Note: I know and have worked briefly with Nick Drewe. He is rather good at what he does and it usually involves numbers, the Internet and spreadsheets.

The Warmest 100

Spoiler Alert: The Warmest 100

Every year Australia’s major youth focused radio station holds a poll to pick the 100 most popular tracks for the last twelve months. This poll is called the Hottest 100; you may have heard of it. A reasonable proportion of the voting happens online, and unsurpringly, the site gives the voters the option of sharing their responses online. A few Brisbane locals, @nickdrewe (http://nickdrewe.com), @jacktmurphy (http://jacktmurphy.com) and @andythelander (http://thelanded.com), built a site to track this activity on Twitter to show which song might end up on top. Their site is called the http://warmest100.com.au.

It was interesting watching all the commentary surrounding this site, ranging from discussion on its impact on betting for the winners to the creators being accused of ruining all the things and generally being ‘UnAustralian’. Some journalists even described deriving insights from a set of just over 35,000 data points as using ‘Big Data’. The dominant narrative though focused on the role social media had in providing information and its potential use in predicting trends. At least until the countdown started, then the conversation alternated between where the Warmest 100 was wrong as much as where it was right.

When is Enough Data Enough?

Late on Sunday night, just two hours before the close of voting, Drewe conducted his last collection of data, pushing his sample up to a massive 35,081 votes – or roughly 2.7% of the anticipated final vote – further refining his countdown’s final tally.

Hottest 100 cracked as Triple J outsmarted

A 2.7% sample does not sound like a lot.

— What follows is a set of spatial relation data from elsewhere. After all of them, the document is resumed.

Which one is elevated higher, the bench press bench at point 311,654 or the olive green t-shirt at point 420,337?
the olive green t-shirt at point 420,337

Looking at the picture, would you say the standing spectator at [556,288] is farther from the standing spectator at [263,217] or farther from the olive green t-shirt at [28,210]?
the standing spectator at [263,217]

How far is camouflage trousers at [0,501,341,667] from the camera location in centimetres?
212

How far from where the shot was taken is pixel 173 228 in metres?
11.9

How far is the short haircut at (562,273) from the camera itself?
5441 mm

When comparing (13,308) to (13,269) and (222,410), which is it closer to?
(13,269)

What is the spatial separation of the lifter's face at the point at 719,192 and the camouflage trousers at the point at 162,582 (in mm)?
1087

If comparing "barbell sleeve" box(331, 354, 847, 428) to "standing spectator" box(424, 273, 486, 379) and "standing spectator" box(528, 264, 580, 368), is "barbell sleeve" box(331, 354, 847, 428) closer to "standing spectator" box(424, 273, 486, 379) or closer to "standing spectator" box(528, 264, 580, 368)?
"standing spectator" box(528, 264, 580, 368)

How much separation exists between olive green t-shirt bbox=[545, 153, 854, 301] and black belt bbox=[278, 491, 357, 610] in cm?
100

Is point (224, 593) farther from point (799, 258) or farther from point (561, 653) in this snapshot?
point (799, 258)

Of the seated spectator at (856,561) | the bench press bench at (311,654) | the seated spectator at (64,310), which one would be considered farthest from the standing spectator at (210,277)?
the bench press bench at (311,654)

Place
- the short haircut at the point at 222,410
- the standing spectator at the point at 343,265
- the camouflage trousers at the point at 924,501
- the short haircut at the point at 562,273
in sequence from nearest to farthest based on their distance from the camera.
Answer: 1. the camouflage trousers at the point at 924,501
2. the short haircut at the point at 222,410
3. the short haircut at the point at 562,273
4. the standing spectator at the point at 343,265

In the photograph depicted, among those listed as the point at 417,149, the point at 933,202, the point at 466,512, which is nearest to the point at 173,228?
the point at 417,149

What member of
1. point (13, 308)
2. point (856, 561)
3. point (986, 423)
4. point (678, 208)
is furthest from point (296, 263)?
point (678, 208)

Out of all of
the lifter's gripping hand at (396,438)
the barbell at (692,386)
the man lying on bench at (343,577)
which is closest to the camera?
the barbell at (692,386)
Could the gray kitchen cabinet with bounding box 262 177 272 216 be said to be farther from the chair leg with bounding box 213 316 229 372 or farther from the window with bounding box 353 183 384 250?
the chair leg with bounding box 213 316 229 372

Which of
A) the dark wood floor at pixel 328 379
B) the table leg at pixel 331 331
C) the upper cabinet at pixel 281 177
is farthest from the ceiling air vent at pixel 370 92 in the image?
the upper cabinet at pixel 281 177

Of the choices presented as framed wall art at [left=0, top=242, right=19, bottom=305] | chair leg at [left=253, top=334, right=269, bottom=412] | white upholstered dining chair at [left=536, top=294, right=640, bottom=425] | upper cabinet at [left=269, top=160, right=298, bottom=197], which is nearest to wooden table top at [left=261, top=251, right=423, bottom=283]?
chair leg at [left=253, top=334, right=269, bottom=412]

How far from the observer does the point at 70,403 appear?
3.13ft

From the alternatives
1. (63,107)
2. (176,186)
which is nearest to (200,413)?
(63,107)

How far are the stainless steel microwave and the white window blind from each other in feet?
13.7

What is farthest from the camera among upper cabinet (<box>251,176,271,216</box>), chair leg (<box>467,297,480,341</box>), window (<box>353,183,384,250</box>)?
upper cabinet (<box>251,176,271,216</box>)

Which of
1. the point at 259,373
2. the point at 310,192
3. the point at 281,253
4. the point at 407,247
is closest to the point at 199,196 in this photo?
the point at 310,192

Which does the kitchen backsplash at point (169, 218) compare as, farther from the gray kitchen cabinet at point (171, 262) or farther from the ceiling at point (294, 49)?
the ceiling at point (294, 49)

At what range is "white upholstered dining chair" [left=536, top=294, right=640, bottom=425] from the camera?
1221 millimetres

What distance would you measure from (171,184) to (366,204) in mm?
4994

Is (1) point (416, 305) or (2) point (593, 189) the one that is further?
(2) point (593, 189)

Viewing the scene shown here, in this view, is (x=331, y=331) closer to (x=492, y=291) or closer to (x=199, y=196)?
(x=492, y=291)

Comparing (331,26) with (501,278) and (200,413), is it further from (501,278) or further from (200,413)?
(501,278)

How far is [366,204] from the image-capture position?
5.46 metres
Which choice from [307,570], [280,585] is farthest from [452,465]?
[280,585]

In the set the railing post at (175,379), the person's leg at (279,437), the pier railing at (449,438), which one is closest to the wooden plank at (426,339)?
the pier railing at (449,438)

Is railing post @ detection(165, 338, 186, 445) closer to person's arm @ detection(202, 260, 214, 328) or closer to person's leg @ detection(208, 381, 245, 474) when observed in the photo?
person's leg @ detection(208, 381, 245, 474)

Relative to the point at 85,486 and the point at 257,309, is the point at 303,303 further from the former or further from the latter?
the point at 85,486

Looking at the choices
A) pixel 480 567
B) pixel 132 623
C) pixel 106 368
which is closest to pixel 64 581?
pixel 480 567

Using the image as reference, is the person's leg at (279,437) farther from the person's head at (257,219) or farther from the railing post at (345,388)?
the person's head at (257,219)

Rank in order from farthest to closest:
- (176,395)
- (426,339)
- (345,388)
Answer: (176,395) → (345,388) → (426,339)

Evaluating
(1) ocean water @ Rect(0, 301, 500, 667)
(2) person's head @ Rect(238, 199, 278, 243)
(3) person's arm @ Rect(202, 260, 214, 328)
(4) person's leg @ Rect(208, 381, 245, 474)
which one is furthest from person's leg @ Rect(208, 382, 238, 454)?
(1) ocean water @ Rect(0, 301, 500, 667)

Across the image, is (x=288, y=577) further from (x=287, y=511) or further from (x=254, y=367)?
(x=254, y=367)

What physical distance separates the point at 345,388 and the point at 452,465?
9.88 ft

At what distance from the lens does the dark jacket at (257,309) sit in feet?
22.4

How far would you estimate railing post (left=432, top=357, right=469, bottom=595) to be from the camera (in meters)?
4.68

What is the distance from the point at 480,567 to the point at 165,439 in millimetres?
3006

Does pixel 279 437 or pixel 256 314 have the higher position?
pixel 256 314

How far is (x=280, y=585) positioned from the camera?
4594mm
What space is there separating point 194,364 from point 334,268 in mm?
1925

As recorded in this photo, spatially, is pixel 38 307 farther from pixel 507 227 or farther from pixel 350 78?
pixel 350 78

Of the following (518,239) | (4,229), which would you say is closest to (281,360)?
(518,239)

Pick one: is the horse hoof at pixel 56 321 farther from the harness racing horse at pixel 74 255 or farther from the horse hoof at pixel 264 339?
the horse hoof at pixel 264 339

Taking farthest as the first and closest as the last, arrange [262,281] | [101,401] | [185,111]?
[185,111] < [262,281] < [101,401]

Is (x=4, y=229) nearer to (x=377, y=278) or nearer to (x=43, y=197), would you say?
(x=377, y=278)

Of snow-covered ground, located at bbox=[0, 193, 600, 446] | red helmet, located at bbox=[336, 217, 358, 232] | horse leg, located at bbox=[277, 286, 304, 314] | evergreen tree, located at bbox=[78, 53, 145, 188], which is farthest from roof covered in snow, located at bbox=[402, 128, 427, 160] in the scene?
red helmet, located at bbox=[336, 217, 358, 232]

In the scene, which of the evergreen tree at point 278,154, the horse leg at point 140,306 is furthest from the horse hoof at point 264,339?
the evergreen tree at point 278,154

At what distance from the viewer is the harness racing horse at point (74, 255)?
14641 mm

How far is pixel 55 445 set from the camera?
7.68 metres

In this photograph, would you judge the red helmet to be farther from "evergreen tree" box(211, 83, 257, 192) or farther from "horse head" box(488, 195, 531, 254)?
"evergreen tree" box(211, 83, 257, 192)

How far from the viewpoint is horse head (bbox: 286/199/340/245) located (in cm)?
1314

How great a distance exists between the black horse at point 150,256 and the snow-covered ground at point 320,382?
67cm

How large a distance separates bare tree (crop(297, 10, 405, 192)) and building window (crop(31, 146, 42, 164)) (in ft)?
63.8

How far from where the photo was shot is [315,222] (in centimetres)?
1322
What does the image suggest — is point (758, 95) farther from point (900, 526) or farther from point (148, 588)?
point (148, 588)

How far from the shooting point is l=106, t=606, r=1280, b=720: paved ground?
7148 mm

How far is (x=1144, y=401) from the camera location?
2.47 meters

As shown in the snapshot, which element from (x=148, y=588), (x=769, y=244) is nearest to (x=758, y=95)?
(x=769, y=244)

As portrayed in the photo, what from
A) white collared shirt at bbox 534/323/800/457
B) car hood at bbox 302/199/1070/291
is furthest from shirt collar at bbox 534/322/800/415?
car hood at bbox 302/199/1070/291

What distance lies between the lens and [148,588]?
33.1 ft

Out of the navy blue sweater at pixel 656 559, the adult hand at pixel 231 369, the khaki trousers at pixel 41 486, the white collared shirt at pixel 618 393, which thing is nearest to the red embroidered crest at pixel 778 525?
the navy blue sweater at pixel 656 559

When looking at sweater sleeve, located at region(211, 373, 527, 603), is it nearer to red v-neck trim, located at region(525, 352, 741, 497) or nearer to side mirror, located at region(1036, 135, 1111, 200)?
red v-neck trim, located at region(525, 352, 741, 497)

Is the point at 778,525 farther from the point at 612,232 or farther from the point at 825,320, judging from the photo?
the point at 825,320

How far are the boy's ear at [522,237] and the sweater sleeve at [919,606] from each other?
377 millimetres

Until you consider that Gallup frequently uses far smaller samples in their polls, such as in their survey on attitudes towards gun law with just over 1000 respondents. Gallup goes to great lengths to ensure that their sample is random. Their methodology is interesting, as Gallup surveys randomly choose respondents by phone number representing all groups within the population and weights the responses appropriately. While Gallup polls are subject to some biases (they won’t ever represent groups without a phone, for example), they are acknowledged as generally being representative of the population.

It is hard to say the same for people choosing to post their vote to Twitter. The Warmest 100 was not using a random sample. Out of the population of people who voted in the Hottest 100, it was by design selecting those that had a Twitter account and decided to share their vote. This biases the information towards one group who share a behaviour that may not be present evenly across the whole population.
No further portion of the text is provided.